Bea cackled. “Like what,” she said. “Like what,” she said again, pulling Agnes up into a tight hug. Agnes squirmed but couldn’t free herself. She coughed and sputtered, made her unhappiness known in grunts. But it just made Bea laugh and squeeze harder, rocking her back and forth like she was a baby again. Agnes always felt so much younger in her mother’s arms. Her legs splayed across her mother’s lap, her arms like doll arms pinned uselessly at her sides. And so she relented to the swaying and her mother’s hard love and almost, almost, almost fell asleep.

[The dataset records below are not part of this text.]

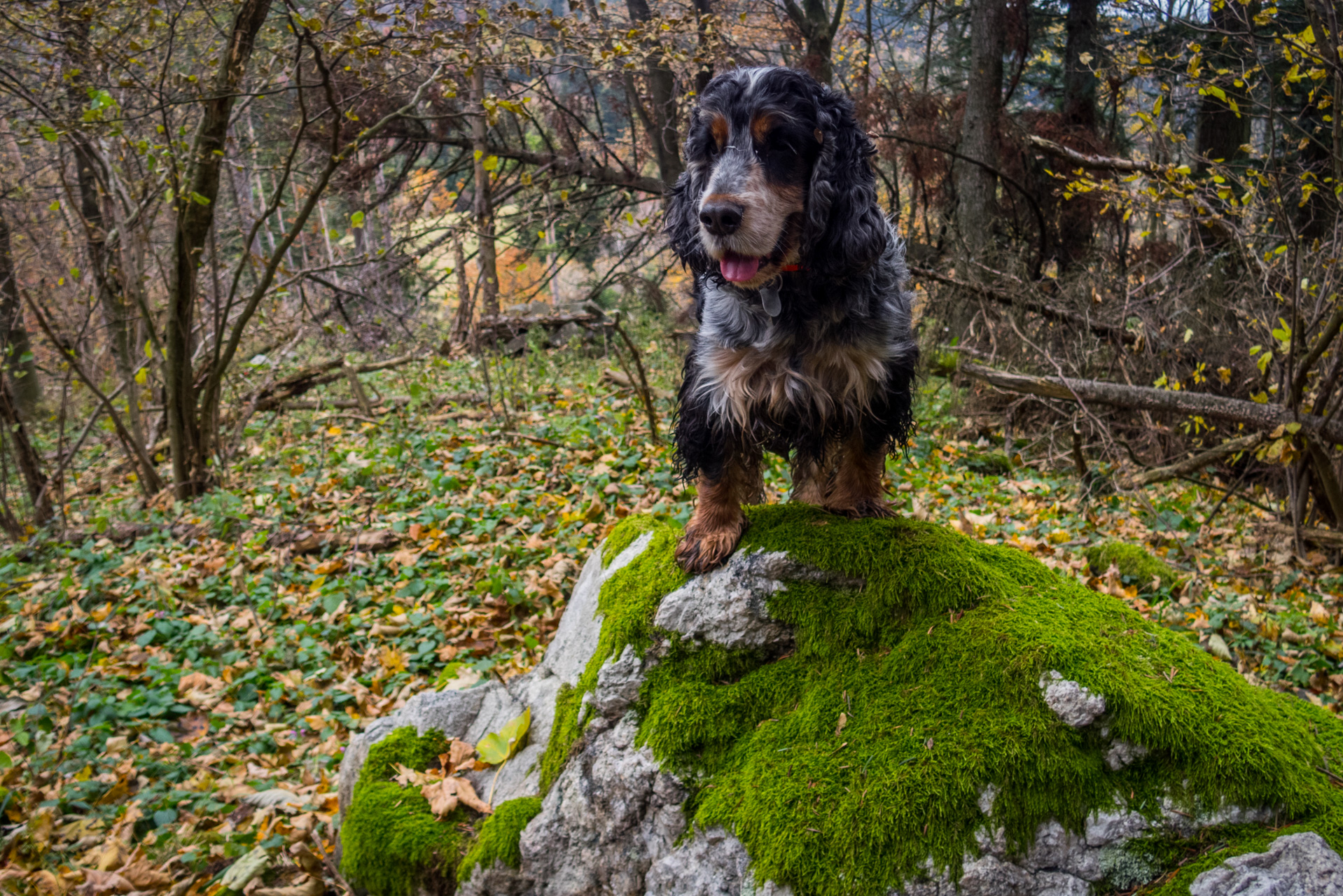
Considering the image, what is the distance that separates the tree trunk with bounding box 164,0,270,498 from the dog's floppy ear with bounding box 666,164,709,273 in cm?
399

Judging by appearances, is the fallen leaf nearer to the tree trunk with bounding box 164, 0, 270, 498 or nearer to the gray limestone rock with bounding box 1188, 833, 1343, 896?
the gray limestone rock with bounding box 1188, 833, 1343, 896

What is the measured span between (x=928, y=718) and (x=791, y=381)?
1220 mm

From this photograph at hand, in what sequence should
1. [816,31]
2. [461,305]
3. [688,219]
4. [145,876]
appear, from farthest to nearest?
[816,31] < [461,305] < [145,876] < [688,219]

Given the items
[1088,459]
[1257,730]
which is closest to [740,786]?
[1257,730]

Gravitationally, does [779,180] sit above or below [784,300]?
above

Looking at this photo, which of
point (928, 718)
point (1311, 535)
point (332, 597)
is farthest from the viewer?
point (332, 597)

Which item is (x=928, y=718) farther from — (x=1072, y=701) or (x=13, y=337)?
(x=13, y=337)

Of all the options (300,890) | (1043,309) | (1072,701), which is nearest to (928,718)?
(1072,701)

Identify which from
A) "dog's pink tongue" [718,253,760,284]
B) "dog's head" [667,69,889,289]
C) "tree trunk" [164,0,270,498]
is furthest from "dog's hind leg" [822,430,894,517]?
"tree trunk" [164,0,270,498]

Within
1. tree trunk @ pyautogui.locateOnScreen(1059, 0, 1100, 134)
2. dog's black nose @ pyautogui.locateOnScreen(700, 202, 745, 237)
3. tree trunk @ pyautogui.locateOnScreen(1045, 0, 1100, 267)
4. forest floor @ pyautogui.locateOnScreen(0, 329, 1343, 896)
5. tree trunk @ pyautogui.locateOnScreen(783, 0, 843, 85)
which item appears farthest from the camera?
tree trunk @ pyautogui.locateOnScreen(783, 0, 843, 85)

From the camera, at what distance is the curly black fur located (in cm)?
275

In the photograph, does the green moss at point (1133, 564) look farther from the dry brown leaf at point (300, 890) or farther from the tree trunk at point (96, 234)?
the tree trunk at point (96, 234)

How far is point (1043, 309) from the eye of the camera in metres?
7.88

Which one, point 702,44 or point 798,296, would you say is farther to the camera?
point 702,44
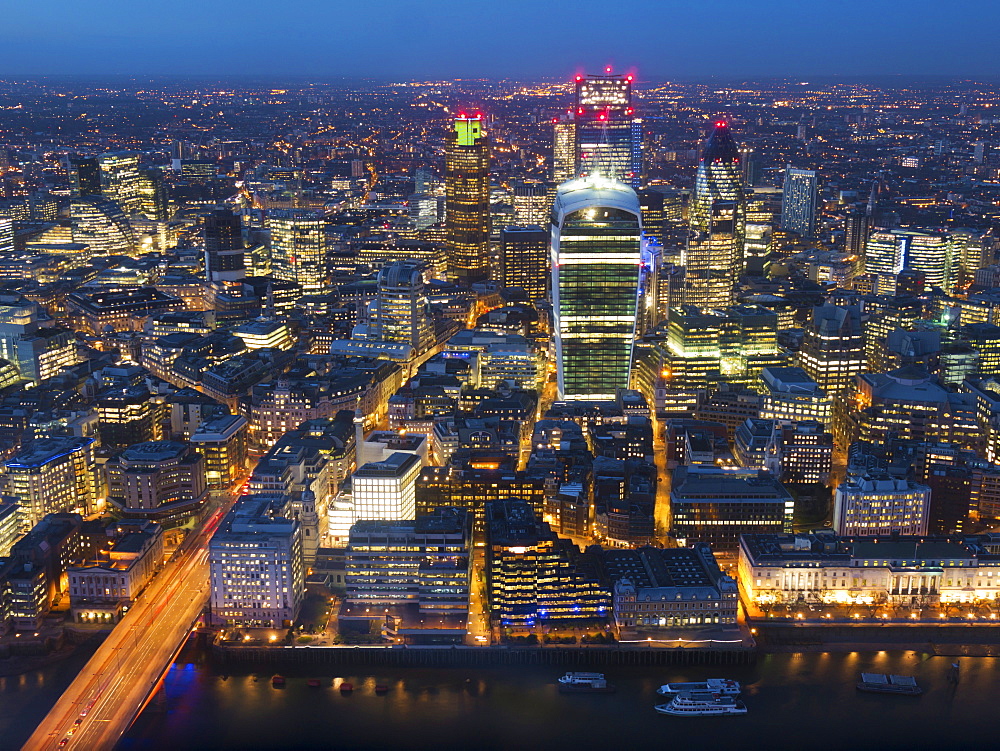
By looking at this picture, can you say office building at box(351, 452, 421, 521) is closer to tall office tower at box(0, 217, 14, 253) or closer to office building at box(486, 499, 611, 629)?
office building at box(486, 499, 611, 629)

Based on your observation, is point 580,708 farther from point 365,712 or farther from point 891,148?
point 891,148

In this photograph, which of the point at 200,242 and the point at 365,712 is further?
the point at 200,242

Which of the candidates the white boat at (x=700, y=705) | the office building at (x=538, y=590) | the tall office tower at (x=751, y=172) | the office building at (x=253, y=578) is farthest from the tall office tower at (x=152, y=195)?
the white boat at (x=700, y=705)

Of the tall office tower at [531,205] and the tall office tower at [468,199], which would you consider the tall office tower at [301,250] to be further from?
the tall office tower at [531,205]

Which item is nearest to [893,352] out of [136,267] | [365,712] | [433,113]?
[365,712]

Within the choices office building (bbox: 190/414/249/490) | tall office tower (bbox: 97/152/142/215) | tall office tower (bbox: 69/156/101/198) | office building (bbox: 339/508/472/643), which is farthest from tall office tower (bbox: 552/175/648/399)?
tall office tower (bbox: 69/156/101/198)

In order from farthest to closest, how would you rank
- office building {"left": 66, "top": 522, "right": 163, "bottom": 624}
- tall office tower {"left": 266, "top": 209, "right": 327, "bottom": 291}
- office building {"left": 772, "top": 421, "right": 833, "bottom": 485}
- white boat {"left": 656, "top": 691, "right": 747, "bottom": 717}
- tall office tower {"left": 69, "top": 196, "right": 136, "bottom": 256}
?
tall office tower {"left": 69, "top": 196, "right": 136, "bottom": 256} → tall office tower {"left": 266, "top": 209, "right": 327, "bottom": 291} → office building {"left": 772, "top": 421, "right": 833, "bottom": 485} → office building {"left": 66, "top": 522, "right": 163, "bottom": 624} → white boat {"left": 656, "top": 691, "right": 747, "bottom": 717}

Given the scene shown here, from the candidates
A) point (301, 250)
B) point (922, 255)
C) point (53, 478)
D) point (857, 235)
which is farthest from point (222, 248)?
point (922, 255)
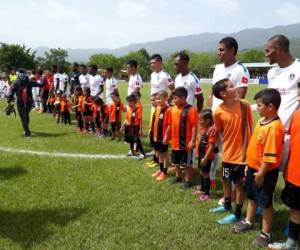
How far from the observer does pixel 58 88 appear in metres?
18.1

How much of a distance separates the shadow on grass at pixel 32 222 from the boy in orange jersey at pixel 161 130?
7.35 ft

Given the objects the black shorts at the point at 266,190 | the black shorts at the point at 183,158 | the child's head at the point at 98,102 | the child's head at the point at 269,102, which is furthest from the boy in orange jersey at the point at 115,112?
the child's head at the point at 269,102

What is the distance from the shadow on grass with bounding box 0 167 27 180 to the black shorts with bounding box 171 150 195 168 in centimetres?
312

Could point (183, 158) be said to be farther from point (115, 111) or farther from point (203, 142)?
point (115, 111)

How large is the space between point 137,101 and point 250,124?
15.8 feet

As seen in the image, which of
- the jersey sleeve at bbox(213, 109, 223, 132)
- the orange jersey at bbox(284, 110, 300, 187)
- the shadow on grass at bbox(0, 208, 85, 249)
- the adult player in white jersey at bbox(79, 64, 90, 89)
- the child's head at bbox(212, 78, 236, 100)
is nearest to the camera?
the orange jersey at bbox(284, 110, 300, 187)

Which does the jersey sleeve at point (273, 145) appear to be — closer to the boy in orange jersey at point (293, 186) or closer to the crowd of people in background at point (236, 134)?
the crowd of people in background at point (236, 134)

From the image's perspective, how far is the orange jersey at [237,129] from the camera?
5129 mm

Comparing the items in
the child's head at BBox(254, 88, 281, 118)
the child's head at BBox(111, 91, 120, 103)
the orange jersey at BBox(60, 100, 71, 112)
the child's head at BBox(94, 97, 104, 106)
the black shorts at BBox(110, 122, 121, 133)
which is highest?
the child's head at BBox(254, 88, 281, 118)

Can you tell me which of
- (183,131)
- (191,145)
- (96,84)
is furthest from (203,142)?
(96,84)

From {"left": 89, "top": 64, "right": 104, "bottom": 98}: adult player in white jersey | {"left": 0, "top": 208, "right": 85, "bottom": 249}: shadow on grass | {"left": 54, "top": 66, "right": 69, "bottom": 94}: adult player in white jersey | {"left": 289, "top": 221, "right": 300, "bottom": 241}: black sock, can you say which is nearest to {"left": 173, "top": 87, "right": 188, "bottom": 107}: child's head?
{"left": 0, "top": 208, "right": 85, "bottom": 249}: shadow on grass

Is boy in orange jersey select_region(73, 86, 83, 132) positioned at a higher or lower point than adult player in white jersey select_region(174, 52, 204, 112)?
lower

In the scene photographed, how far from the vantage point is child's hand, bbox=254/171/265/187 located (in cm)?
443

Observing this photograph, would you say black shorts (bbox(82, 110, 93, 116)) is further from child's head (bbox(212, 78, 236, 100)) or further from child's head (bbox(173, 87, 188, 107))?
child's head (bbox(212, 78, 236, 100))
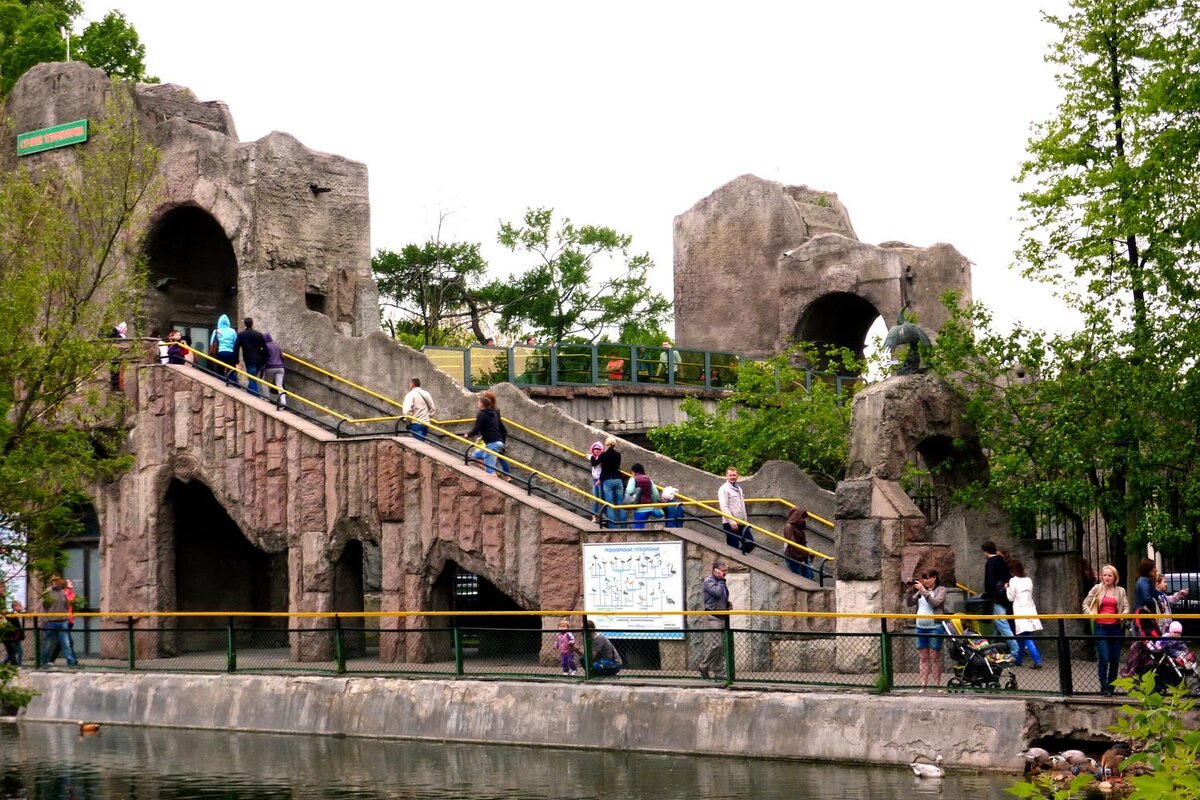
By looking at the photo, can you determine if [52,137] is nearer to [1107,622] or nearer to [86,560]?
[86,560]

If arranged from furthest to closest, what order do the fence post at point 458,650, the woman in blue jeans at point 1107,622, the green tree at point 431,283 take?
the green tree at point 431,283
the fence post at point 458,650
the woman in blue jeans at point 1107,622

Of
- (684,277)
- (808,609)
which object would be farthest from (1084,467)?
(684,277)

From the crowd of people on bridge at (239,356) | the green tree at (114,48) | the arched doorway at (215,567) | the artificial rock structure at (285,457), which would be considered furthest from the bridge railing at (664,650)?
the green tree at (114,48)

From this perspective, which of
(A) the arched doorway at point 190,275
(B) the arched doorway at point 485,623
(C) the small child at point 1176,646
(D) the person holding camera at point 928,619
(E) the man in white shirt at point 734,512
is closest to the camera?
(C) the small child at point 1176,646

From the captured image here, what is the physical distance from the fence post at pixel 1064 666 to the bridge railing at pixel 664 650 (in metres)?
0.01

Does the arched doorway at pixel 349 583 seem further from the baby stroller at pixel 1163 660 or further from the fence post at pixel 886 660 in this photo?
the baby stroller at pixel 1163 660

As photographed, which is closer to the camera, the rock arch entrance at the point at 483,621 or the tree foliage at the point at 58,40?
the rock arch entrance at the point at 483,621

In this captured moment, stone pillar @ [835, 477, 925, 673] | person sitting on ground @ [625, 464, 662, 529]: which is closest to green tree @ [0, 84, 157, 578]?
person sitting on ground @ [625, 464, 662, 529]

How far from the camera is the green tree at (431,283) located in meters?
65.4

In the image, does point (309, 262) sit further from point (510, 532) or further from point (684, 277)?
point (684, 277)

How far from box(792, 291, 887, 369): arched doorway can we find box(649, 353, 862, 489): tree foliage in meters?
10.5

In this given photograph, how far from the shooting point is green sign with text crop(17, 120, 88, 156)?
34656mm

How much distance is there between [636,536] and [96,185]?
8597 mm

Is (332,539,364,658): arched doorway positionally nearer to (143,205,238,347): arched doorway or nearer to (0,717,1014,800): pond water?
(0,717,1014,800): pond water
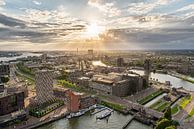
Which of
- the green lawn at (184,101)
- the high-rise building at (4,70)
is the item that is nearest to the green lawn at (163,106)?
the green lawn at (184,101)

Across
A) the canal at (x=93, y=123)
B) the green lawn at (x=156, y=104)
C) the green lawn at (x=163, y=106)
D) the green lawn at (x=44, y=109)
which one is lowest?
the canal at (x=93, y=123)

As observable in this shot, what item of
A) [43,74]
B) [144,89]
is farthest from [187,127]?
[43,74]

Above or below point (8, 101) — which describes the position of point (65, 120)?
below

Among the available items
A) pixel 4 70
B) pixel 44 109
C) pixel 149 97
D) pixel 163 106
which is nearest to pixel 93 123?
pixel 44 109

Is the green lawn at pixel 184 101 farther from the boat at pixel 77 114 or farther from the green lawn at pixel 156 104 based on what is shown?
the boat at pixel 77 114

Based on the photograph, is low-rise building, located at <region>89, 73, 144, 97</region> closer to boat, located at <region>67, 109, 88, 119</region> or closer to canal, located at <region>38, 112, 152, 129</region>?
canal, located at <region>38, 112, 152, 129</region>

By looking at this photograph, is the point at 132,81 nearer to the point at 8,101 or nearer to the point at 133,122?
the point at 133,122
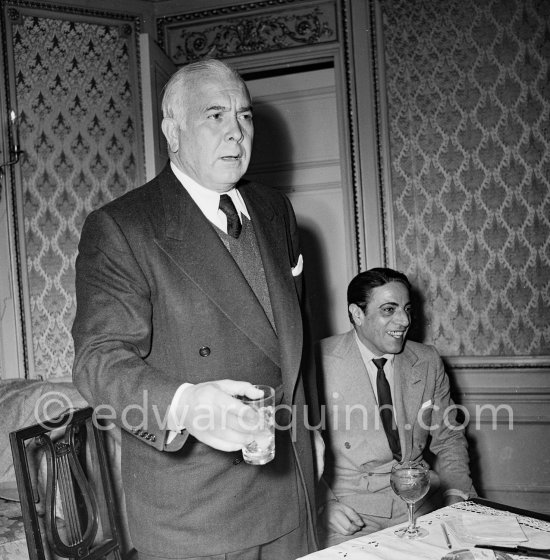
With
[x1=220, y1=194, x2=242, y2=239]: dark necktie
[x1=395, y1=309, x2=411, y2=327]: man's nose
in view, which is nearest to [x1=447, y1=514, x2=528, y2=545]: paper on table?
[x1=220, y1=194, x2=242, y2=239]: dark necktie

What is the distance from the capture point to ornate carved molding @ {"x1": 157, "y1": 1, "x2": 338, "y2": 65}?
163 inches

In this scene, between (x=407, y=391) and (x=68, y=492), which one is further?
(x=407, y=391)

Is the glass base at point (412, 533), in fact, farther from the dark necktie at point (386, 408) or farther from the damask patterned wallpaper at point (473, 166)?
the damask patterned wallpaper at point (473, 166)

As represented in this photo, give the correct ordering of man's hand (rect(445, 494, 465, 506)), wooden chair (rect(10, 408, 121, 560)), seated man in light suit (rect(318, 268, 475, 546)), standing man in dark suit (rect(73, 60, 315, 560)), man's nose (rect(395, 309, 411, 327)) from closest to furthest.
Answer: standing man in dark suit (rect(73, 60, 315, 560))
wooden chair (rect(10, 408, 121, 560))
man's hand (rect(445, 494, 465, 506))
seated man in light suit (rect(318, 268, 475, 546))
man's nose (rect(395, 309, 411, 327))

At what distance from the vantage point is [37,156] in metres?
3.96

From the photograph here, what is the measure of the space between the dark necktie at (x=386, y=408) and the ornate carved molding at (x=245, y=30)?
2289 mm

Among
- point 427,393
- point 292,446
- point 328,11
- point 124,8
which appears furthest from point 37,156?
point 292,446

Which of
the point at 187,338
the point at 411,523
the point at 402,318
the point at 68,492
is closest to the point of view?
the point at 187,338

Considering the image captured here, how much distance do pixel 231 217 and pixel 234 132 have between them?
210mm

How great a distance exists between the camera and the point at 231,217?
1636 millimetres

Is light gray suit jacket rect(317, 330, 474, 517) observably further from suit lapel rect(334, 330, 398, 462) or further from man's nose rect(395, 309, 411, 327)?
man's nose rect(395, 309, 411, 327)

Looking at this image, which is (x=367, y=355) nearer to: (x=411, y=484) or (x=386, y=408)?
(x=386, y=408)

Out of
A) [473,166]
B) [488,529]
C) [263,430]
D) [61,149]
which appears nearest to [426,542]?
[488,529]

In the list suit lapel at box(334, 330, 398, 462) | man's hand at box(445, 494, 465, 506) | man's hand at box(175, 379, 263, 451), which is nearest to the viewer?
man's hand at box(175, 379, 263, 451)
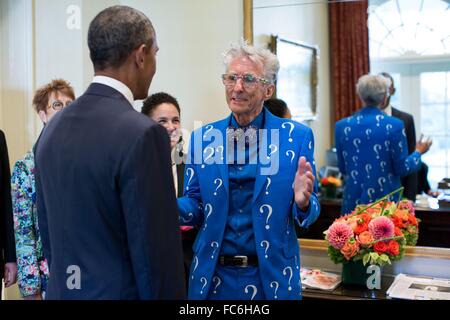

Agnes awoke warm and happy because they had all slept, Glen and Bea and Agnes, in a huddle by the fire. It was the first time since her mother had returned that they’d been together as a family asleep. Or as a family doing much else. The sun sliced between tree trunks on its way out of the ground. The rest of camp seemed to be asleep. She watched a robin hurry up to her as though it had something urgent to tell her. Then stop. Then hurry up. Then stop. Then the robin took off and a shadow overcame the sun and chilled her. She squinted up. Carl’s face was blocking the light, staring down at them. He didn’t speak. He didn’t wake her mother or Glen. They still lay in a pile, her mother’s head atop her pressed hands on Glen’s side, her shoulder fitted into his stomach, his skinny body curled, protective, around her. Carl paused only briefly and then prowled by, his bright eyes taking it all in.